This term at Putnam Hall was followed by a never-to-be-forgotten journey on Land and Sea to a far-away island in the Pacific. Then they returned to this country, sailing down the Ohio and Mississippi rivers.

After leaving the Father of Waters, they took an outing on the Plains, and then went down into Southern Waters, where they solved the mystery of a deserted steam yacht.

After so many exciting adventures the three brothers had been glad to journey to the home farm for a rest, after which they returned to Putnam Hall, settled down to their studies, and graduated with considerable honor.

"Now for college!" Dick Rover had said. But before setting out for Brill, a fine institution of learning located in the Middle West, the boys had become involved in a search for a fortune left on Treasure Isle.

During their days at Putnam Hall the Rover boys had become well acquainted with Dora Stanhope, who lived near the school with her widowed mother, and also with Nellie and Grace Laning, Dora's two cousins, who resided a short distance farther away. It had not been long before Dick and Dora showed a great liking for each other, and at the same time Tom often paired off with Nellie and Sam was frequently seen in the company of Grace.

A few miles away from Brill College was located Hope Seminary, an institution for girls, and when the Rover boys went to Brill, Dora, Nellie and Grace went to Hope; so that the young folks met almost as often as before.

A term at Brill College was followed by an unexpected trip Down East, where the Rovers brought to terms a rascally ex-schoolteacher, named Josiah Crabtree, who had given them much trouble while at Putnam Hall.

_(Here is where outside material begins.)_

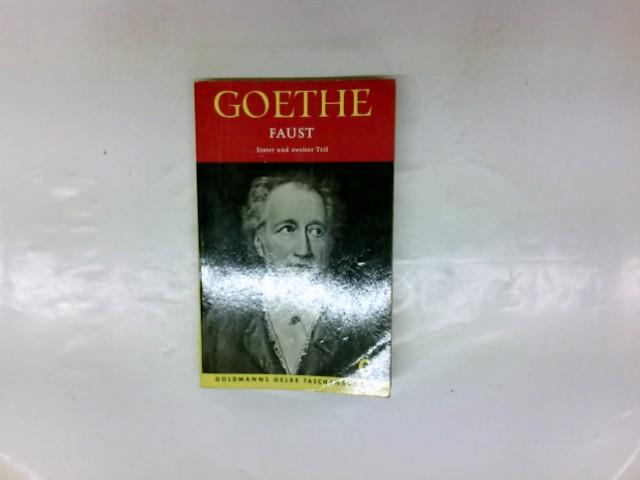 Faust, Erster und zweiter Teil: Goethe:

In those days the art of flying was attracting considerable attention and, through the indulgence of their father, the Rover boys became the possessors of a biplane and took several thrilling trips through the air, their experiences in that line coming to an abrupt finish when the flying machine was one day wrecked on the railroad tracks. This had brought on a sharp contest between the Rover boys and the railroad lawyer, Mr. Belright Fogg. The Rovers had claimed all that was coming to them, and the railroad had been made to pay up, much to Belright Fogg's disgust. Later, the lawyer had been discharged by the railroad from its services.

About this time Mr. Anderson Rover, who was not in the best of health, was having much trouble with brokers in New York City who were trying to swindle him out of some property. The brokers were Pelter, Jackson & Company, and it was not long before the Rover boys discovered that Pelter was in league with Josiah Crabtree. In a struggle poor Tom Rover was hit on the head by a wooden footstool thrown by Pelter and knocked unconscious. This had so affected his mind that he wandered off to Alaska, and Sam and Dick had many adventures trying to locate him. When he was found he was brought home and placed under the care of a specialist, and soon was as well as ever.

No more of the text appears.